• Excerpted passage
= = = =

Always Use Explicit JOIN Syntax

Never use the old-style comma-separated table syntax with join conditions in the WHERE clause. This implicit join style is harder to read, easier to get wrong, and mixes join logic with filter logic:

-- Bad: implicit join (comma syntax)
SELECT u.name, o.order_date
FROM users u, orders o
WHERE u.id = o.user_id
    AND o.status = 'completed';

-- Good: explicit JOIN syntax
SELECT u.name, o.order_date
FROM users u
INNER JOIN orders o
    ON u.id = o.user_id
WHERE o.status = 'completed';

The explicit JOIN syntax clearly separates the join condition (ON) from the filter condition (WHERE), making the query's logic much easier to understand and verify.

Always Specify the JOIN Type

Write INNER JOIN instead of just JOIN. While JOIN defaults to INNER JOIN in all major databases, being explicit removes ambiguity and makes the query self-documenting:

-- Be explicit about join types
INNER JOIN orders o ON u.id = o.user_id
LEFT JOIN addresses a ON u.id = a.user_id
CROSS JOIN date_series ds

Multi-Condition JOINs

When a JOIN has multiple conditions, place each condition on its own line with AND at the beginning:

SELECT
    e.name,
    d.department_name,
    r.role_name
FROM employees e
INNER JOIN department_assignments da
    ON e.id = da.employee_id
    AND da.is_primary = TRUE
    AND da.effective_date <= CURRENT_DATE
INNER JOIN departments d
    ON da.department_id = d.id
LEFT JOIN roles r
    ON e.role_id = r.id;

Self JOINs

Self joins require particularly careful formatting because the same table appears multiple times. Use descriptive aliases to make the relationship clear:

SELECT
    emp.name AS employee_name,
    mgr.name AS manager_name
FROM employees emp
LEFT JOIN employees mgr
    ON emp.manager_id = mgr.id;

7. Formatting WHERE Clauses

WHERE clauses are often the most complex part of a query, containing multiple conditions joined by AND and OR operators. Proper formatting is essential for understanding the filter logic.

One Condition Per Line

Place each condition on its own line with the logical operator (AND/OR) at the beginning of the line:

WHERE u.status = 'active'
    AND u.created_at >= '2025-01-01'
    AND u.email_verified = TRUE
    AND u.country IN ('US', 'CA', 'GB');

Leading logical operators (placing AND/OR at the beginning of each line rather than the end) offer the same advantages as leading commas: cleaner diffs, easier commenting, and a consistent visual pattern.

Grouping Conditions with Parentheses

When mixing AND and OR, always use parentheses to make operator precedence explicit, even when the default precedence would produce the correct result:

WHERE u.status = 'active'
    AND (
        u.role = 'admin'
        OR u.role = 'superadmin'
    )

= = = =

• Dataset records

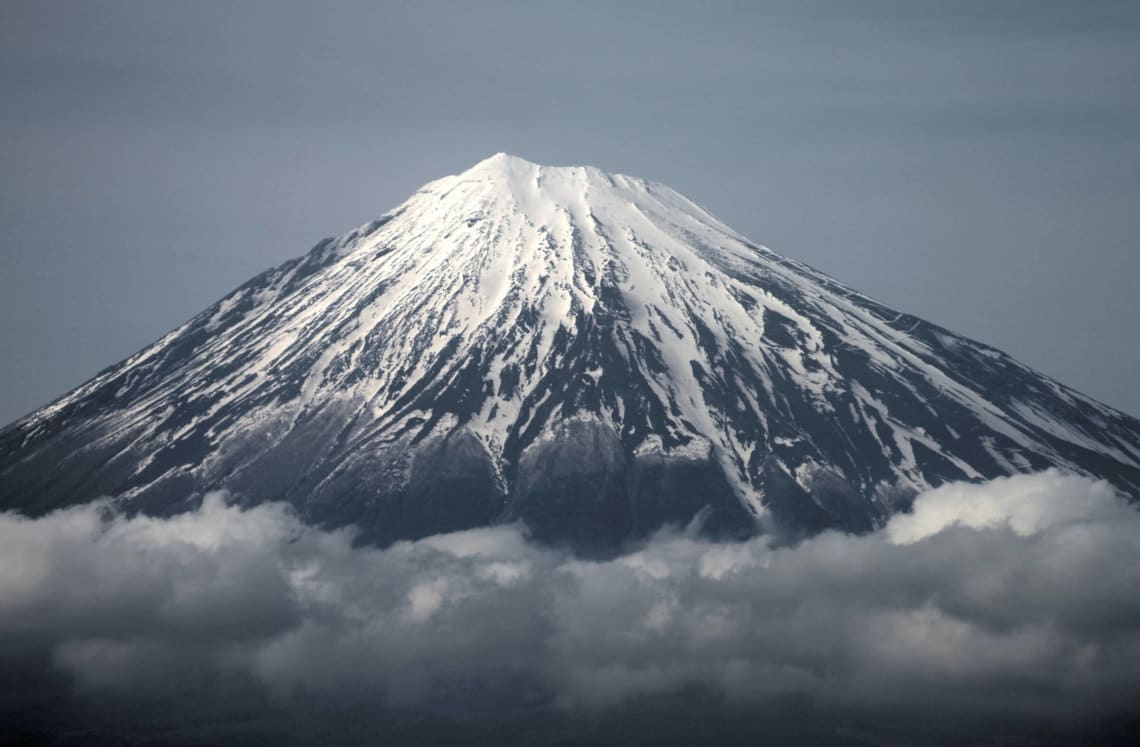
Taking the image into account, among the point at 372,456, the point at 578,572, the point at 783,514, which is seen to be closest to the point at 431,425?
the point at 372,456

= = = =

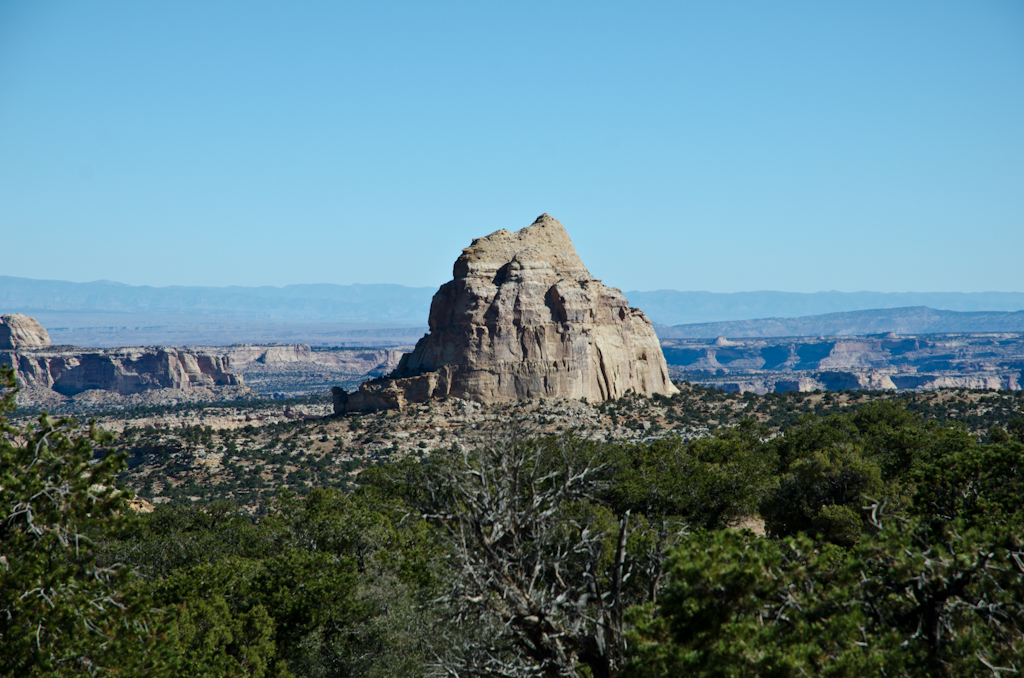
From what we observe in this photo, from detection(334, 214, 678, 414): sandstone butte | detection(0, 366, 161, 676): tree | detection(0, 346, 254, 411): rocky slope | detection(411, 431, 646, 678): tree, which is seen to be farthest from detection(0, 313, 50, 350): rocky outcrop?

= = = =

• Goal
Can you reproduce, word for word, the part of the SQL formatting passage above that runs from "WHERE clauses are" to "the filter logic."?

• Output for this task
WHERE clauses are often the most complex part of a query, containing multiple conditions joined by AND and OR operators. Proper formatting is essential for understanding the filter logic.